\name{dinucleotides}
\alias{rho}
\alias{zscore}
\title{Statistical over- and under- representation of dinucleotides in a
  sequence}
\description{
  These two functions compute two different types of statistics for the
  measure of statistical dinculeotide over- and under-representation :
  the rho statistic, and the z-score, each computed for all 16 dinucleotides.
}
\usage{
rho(sequence)
zscore(sequence, simulations = NULL, modele, ... )
}
\arguments{
  \item{sequence}{ A nucleic acids sequence }
  \item{simulations}{ If \code{NULL}, analytical solution is computed
    when available (models \code{base} and {codon}). Otherwise, it
    should be the number of permutations for the z-score computation }
  \item{modele}{ A string of characters describing the model chosen for
    the random generation }
  \item{...}{ Optional parameters for specific model permutations are
    passed on to \code{\link{permutation}} function. }
}
\details{
  The \code{rho} statistic, as presented in Karlin S., Cardon LR. (1994), can
  be computed on each of the 16 dinucleotides.

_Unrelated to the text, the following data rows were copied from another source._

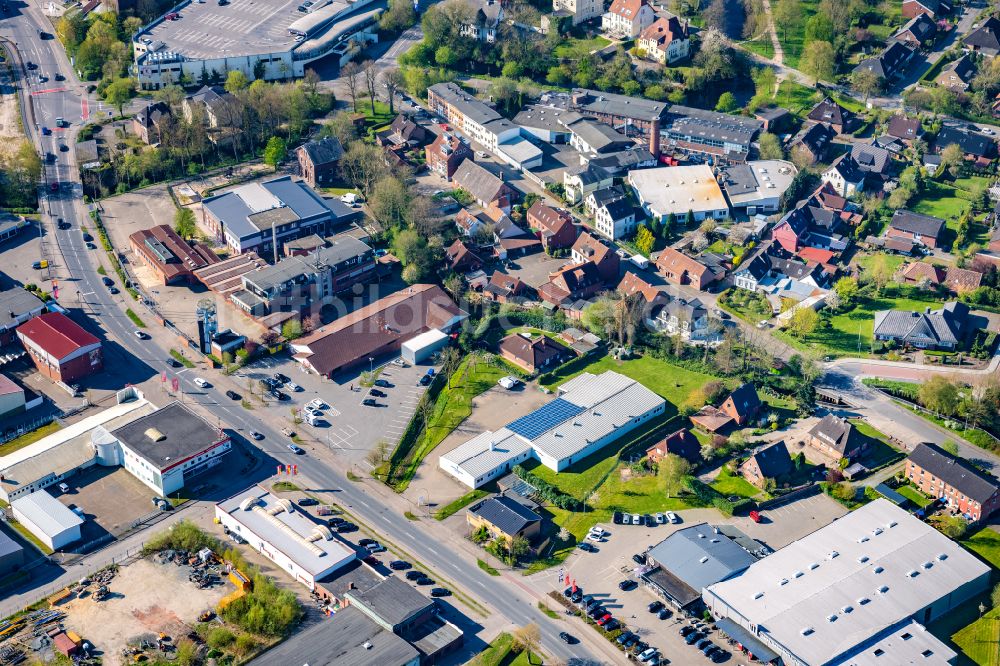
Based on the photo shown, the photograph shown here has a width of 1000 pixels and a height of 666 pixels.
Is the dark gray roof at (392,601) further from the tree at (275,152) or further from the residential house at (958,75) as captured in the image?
the residential house at (958,75)

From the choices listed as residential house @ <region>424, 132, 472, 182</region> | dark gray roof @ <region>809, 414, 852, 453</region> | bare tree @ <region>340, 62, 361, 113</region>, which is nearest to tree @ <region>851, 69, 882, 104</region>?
residential house @ <region>424, 132, 472, 182</region>

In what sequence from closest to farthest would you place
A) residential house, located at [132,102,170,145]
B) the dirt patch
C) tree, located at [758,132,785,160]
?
the dirt patch
tree, located at [758,132,785,160]
residential house, located at [132,102,170,145]

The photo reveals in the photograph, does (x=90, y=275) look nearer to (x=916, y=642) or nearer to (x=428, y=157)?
(x=428, y=157)

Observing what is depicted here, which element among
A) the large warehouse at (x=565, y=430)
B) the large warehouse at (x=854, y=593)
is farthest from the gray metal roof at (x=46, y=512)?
the large warehouse at (x=854, y=593)

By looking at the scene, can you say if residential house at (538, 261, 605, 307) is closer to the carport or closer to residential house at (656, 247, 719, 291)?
residential house at (656, 247, 719, 291)

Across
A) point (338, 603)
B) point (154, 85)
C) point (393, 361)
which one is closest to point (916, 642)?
point (338, 603)

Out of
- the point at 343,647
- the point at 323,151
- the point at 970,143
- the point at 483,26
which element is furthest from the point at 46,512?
the point at 970,143
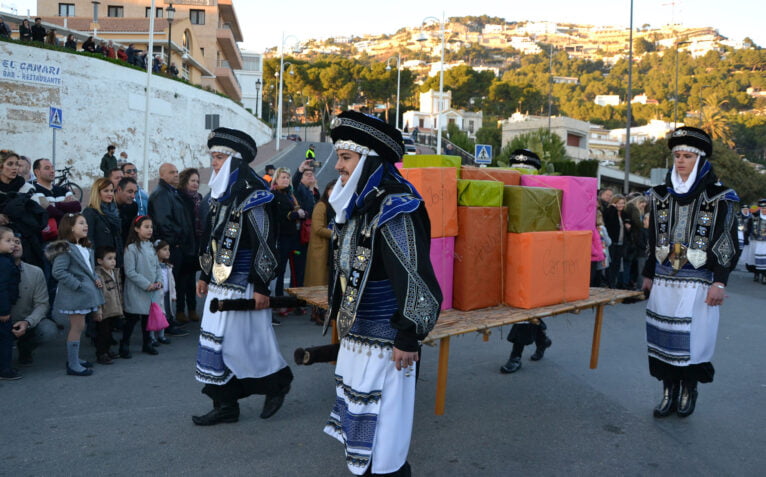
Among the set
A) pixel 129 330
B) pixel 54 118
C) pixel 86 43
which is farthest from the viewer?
pixel 86 43

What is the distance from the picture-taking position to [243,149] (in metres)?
4.93

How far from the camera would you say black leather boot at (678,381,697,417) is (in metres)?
5.35

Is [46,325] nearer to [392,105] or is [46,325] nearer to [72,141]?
[72,141]

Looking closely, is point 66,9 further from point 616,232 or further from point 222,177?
point 222,177

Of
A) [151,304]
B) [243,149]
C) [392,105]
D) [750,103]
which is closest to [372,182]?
[243,149]

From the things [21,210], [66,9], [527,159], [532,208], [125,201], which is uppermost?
[66,9]

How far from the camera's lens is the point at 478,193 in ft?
16.7

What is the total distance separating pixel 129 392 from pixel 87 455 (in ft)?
4.46

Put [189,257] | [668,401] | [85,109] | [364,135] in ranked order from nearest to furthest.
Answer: [364,135]
[668,401]
[189,257]
[85,109]

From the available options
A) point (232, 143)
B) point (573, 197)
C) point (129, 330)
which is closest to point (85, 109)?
point (129, 330)

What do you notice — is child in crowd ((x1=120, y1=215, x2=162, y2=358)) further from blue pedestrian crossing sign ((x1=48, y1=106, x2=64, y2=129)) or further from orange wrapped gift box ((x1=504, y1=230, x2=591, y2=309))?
blue pedestrian crossing sign ((x1=48, y1=106, x2=64, y2=129))

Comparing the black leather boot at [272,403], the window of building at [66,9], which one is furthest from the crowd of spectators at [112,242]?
the window of building at [66,9]

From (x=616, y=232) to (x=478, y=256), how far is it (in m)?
7.75

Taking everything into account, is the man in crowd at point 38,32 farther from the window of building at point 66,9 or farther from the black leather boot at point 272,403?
the window of building at point 66,9
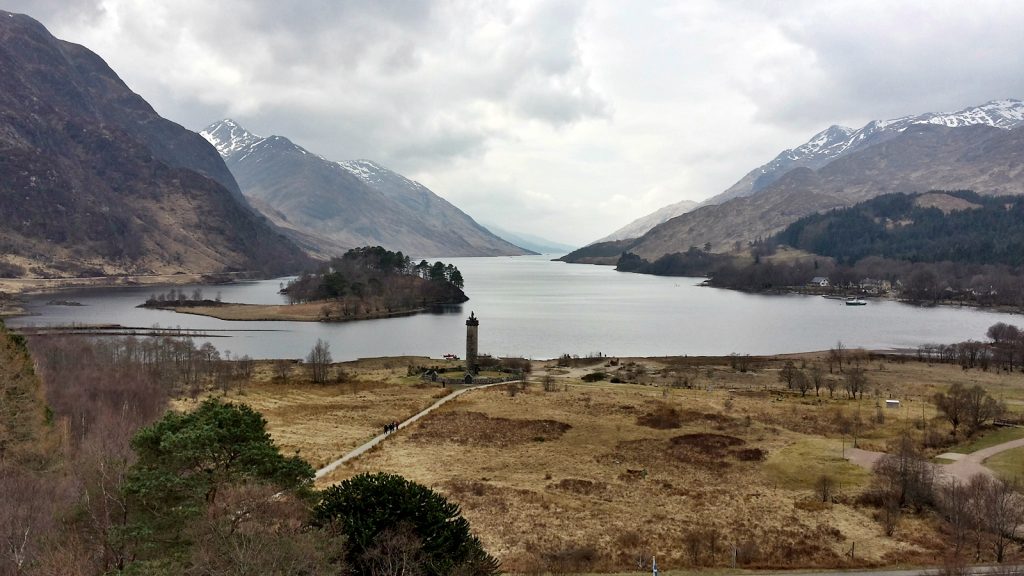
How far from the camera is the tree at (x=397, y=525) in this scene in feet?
65.0

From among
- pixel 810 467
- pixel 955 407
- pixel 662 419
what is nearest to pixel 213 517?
pixel 810 467

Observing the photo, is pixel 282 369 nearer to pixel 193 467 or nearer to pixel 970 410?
pixel 193 467

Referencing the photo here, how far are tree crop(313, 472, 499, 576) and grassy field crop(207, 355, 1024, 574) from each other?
6161 millimetres

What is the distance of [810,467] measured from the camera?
4453 centimetres

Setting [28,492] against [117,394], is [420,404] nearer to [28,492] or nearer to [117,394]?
[117,394]

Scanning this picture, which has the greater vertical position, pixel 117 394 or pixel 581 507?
pixel 117 394

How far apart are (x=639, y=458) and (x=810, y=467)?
38.9ft

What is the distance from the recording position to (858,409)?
6469 centimetres

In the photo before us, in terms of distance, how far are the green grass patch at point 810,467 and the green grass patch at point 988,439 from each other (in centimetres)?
819

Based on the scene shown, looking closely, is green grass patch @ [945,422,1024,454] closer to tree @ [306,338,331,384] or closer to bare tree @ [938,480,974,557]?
bare tree @ [938,480,974,557]

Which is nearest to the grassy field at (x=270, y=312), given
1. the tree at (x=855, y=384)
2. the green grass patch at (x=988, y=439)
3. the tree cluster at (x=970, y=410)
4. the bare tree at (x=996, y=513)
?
the tree at (x=855, y=384)

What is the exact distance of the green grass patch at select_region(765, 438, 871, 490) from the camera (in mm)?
41562

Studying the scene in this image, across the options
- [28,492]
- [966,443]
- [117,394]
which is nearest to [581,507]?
[28,492]

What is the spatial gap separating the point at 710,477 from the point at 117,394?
47.5m
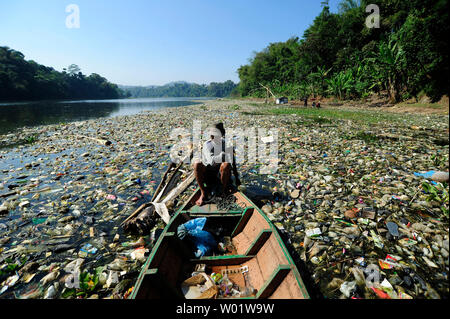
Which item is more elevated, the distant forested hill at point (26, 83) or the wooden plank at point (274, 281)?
the distant forested hill at point (26, 83)

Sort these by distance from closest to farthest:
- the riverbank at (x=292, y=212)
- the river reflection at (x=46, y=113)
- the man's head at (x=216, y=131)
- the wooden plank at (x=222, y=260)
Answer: the riverbank at (x=292, y=212) < the wooden plank at (x=222, y=260) < the man's head at (x=216, y=131) < the river reflection at (x=46, y=113)

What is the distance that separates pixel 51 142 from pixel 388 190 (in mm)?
16447

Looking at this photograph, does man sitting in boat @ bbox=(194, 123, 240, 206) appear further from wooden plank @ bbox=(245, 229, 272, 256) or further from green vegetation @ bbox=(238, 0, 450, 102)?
green vegetation @ bbox=(238, 0, 450, 102)

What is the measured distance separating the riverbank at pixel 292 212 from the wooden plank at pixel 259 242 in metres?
0.89

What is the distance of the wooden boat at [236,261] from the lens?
250cm

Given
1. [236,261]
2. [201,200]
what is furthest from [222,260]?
[201,200]

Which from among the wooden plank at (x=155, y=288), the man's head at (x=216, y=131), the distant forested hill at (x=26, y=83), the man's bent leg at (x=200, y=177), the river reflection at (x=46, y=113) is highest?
the distant forested hill at (x=26, y=83)

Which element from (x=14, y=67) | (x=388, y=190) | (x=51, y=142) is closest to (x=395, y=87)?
(x=388, y=190)

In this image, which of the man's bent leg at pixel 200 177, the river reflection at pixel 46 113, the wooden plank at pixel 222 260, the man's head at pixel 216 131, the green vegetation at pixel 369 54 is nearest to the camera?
the green vegetation at pixel 369 54

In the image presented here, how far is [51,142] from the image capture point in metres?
12.1

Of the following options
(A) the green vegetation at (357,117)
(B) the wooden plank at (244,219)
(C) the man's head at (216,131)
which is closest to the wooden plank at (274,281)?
(B) the wooden plank at (244,219)

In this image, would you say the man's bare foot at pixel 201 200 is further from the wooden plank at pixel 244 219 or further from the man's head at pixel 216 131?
the man's head at pixel 216 131
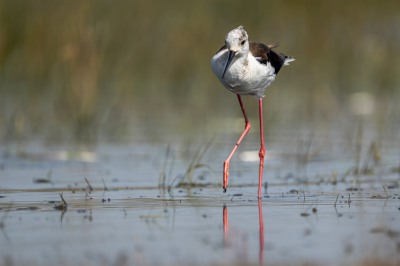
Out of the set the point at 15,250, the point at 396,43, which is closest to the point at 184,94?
the point at 396,43

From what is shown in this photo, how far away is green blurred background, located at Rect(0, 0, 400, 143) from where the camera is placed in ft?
29.3

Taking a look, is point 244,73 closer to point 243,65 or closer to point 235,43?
point 243,65

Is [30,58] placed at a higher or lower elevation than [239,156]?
higher

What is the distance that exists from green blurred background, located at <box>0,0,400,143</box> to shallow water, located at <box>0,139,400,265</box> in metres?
2.22

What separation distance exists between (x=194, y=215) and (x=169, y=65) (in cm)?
1025

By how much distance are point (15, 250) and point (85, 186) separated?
7.41ft

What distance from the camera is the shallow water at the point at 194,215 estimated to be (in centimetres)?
314

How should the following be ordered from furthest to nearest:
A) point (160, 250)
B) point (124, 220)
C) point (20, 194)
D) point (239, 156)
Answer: point (239, 156), point (20, 194), point (124, 220), point (160, 250)

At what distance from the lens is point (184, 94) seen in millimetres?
12891

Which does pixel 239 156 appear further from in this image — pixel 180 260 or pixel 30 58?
pixel 30 58

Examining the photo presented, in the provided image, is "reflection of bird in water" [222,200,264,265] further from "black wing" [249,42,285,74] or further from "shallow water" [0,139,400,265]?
"black wing" [249,42,285,74]

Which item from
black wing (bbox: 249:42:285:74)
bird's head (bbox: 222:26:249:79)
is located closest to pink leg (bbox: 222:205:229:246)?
bird's head (bbox: 222:26:249:79)

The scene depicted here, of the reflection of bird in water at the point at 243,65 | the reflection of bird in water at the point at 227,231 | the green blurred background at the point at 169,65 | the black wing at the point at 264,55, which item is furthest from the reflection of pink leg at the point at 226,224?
the green blurred background at the point at 169,65

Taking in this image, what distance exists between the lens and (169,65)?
14.1 m
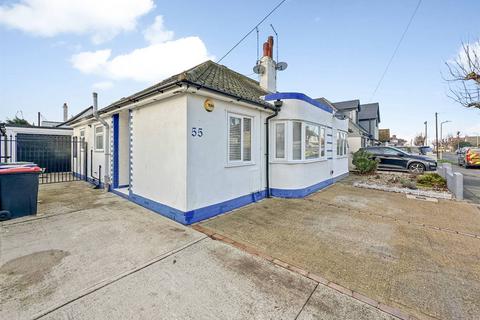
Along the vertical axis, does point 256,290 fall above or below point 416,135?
below

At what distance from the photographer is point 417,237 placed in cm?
417

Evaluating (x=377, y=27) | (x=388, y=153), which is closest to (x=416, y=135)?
(x=388, y=153)

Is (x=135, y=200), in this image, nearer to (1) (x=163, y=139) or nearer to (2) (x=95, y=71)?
(1) (x=163, y=139)

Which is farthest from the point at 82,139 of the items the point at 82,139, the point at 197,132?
the point at 197,132

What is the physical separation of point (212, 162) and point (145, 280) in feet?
9.87

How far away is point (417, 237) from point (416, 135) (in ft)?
268

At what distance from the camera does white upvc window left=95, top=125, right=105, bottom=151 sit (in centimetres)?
873

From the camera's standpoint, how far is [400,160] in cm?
1366

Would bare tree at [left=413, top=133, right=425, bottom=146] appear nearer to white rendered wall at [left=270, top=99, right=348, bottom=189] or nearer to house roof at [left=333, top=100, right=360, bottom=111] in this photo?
house roof at [left=333, top=100, right=360, bottom=111]

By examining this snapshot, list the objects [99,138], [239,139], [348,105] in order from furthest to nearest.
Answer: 1. [348,105]
2. [99,138]
3. [239,139]

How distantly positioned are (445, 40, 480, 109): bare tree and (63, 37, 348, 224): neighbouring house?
5.02m

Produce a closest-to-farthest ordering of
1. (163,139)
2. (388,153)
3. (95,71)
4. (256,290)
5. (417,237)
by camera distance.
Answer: (256,290) < (417,237) < (163,139) < (95,71) < (388,153)

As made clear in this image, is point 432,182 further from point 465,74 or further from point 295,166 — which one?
point 295,166

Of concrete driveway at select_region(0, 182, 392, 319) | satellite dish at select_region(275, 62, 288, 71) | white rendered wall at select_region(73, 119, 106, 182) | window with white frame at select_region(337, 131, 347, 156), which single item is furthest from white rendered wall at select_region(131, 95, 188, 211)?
window with white frame at select_region(337, 131, 347, 156)
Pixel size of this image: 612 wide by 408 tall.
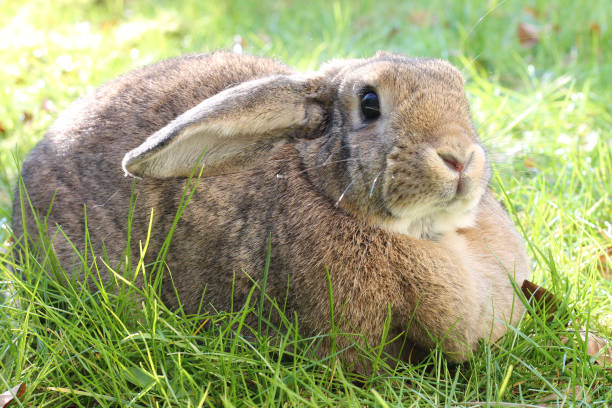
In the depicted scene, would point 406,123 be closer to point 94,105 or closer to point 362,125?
point 362,125

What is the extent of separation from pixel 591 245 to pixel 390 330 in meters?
1.20

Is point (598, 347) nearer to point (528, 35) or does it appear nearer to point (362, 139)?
point (362, 139)

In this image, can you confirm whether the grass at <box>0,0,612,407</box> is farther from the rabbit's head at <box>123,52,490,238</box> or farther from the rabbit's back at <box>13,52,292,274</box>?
the rabbit's head at <box>123,52,490,238</box>

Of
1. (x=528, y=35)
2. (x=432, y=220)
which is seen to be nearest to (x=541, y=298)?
(x=432, y=220)

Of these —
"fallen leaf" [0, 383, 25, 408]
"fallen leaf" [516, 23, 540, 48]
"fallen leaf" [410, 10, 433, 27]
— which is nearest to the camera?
"fallen leaf" [0, 383, 25, 408]

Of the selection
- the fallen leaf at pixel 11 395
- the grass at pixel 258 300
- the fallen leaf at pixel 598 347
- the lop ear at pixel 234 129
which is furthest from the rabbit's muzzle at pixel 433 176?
the fallen leaf at pixel 11 395

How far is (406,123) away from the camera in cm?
242

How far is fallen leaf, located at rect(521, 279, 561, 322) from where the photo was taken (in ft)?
9.04

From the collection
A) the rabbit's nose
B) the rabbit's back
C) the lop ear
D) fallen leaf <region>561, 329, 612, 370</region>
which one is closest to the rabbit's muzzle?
the rabbit's nose

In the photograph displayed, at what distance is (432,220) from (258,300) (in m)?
0.73

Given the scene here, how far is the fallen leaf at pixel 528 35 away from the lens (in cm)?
569

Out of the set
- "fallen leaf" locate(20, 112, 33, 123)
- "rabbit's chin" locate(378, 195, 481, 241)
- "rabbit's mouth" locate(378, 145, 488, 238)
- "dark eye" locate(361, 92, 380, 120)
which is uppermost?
"dark eye" locate(361, 92, 380, 120)

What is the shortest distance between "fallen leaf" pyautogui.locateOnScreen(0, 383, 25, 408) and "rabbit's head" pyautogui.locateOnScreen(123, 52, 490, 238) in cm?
81

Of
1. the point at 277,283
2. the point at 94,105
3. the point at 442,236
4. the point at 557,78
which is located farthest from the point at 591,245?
the point at 94,105
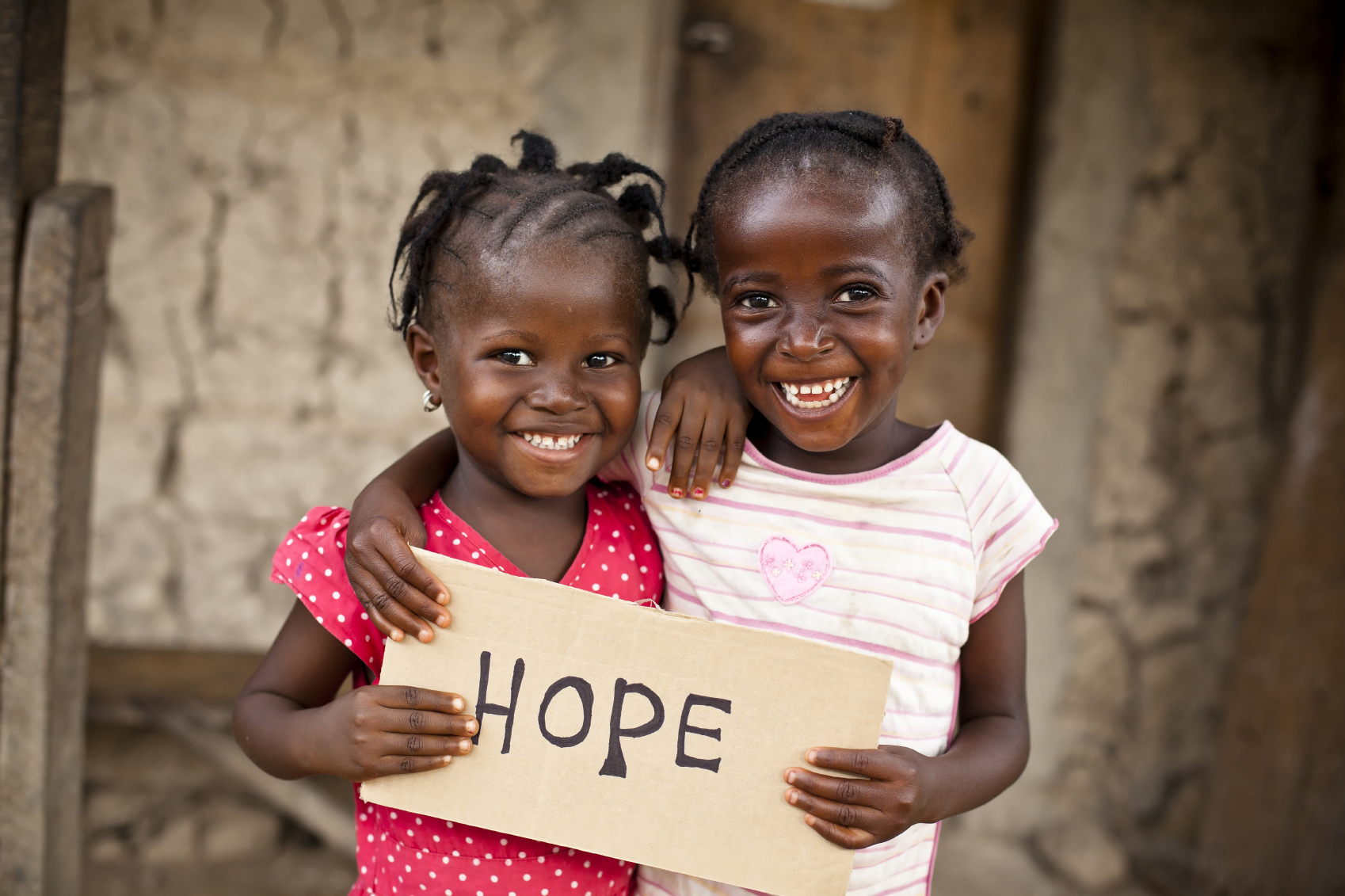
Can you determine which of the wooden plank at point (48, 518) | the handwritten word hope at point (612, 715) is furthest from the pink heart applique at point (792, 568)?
the wooden plank at point (48, 518)

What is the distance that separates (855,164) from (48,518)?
1.26m

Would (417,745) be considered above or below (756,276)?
below

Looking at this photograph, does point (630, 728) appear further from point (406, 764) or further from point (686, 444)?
point (686, 444)

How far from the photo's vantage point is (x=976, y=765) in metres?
1.26

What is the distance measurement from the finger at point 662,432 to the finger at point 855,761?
40 centimetres

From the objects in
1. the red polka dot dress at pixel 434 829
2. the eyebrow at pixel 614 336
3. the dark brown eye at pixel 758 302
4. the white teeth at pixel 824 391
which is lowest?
the red polka dot dress at pixel 434 829

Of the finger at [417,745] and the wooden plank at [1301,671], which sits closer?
the finger at [417,745]

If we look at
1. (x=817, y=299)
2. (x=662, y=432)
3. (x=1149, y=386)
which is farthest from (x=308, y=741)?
(x=1149, y=386)

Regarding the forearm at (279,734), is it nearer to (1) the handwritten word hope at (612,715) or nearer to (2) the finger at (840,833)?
(1) the handwritten word hope at (612,715)

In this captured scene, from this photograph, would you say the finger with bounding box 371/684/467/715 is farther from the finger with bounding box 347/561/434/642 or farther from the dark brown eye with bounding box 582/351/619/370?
the dark brown eye with bounding box 582/351/619/370

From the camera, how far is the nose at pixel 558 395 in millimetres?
1232

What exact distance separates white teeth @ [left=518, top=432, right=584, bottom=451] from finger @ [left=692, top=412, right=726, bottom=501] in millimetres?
169

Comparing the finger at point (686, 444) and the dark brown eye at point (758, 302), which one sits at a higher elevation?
the dark brown eye at point (758, 302)

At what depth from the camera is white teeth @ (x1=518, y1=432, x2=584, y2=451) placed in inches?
50.3
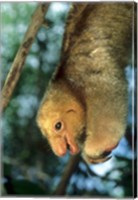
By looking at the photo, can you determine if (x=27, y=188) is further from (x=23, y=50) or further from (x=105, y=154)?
(x=23, y=50)

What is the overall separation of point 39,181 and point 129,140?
1.91 feet

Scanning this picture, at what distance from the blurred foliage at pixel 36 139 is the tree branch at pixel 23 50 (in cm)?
3

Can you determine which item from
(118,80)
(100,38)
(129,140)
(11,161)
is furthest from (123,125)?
(11,161)

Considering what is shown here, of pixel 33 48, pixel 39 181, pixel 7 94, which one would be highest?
pixel 33 48

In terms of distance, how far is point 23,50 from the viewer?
2582 mm

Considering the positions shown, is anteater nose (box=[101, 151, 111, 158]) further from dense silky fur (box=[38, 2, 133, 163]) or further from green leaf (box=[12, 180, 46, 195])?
green leaf (box=[12, 180, 46, 195])

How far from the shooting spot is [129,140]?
8.25ft

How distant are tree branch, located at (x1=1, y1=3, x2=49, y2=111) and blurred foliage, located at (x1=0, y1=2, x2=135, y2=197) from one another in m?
0.03

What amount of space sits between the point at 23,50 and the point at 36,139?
21.1 inches

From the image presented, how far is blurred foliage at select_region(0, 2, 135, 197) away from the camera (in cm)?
253

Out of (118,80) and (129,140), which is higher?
(118,80)

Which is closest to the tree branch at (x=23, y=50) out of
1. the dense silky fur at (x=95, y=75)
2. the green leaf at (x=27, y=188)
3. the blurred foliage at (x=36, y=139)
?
the blurred foliage at (x=36, y=139)

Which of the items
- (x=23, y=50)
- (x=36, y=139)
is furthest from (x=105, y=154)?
(x=23, y=50)

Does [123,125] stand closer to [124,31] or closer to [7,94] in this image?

It is the frequence of
  dinucleotide \emph{xy} divided by the product of frequencies of
  nucleotide \emph{x} and nucleotide \emph{y}. It is equal to 1.00 when
  dinucleotide \emph{xy} is formed by pure chance, and it is superior
  (respectively inferior) to 1.00 when dinucleotide \emph{xy} is over-
  (respectively under-) represented.

  The \code{zscore} statistic, as presented in Palmeira, L., Guguen, L.
  and Lobry JR. (in prep.). The statistic is the normalization of the
  \code{rho} statistic by its expectation and variance according to a
  given random sequence generation model, and follows the
  standard normal distribution. This statistic can be computed
  with several models (cf. \code{\link{permutation}} for the description
  of each of the models). We provide analytical calculus for two of
  them: the \code{base} permutations model and the  \code{codon}
  permutations model.
  
  The \code{base} model allows for random sequence generation by
  shuffling (with/without replacement) of all bases in the sequence.
  Analytical computation is available for this model.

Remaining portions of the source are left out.